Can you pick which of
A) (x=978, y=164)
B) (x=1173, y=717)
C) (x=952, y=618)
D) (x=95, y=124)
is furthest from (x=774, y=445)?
____
The exercise: Rewrite the rows above, changing "furthest" to "nearest" and leaving everything else unchanged.

Expected answer:
Can you pick which of
A) (x=978, y=164)
B) (x=1173, y=717)
C) (x=952, y=618)
D) (x=95, y=124)
is nearest from (x=774, y=445)?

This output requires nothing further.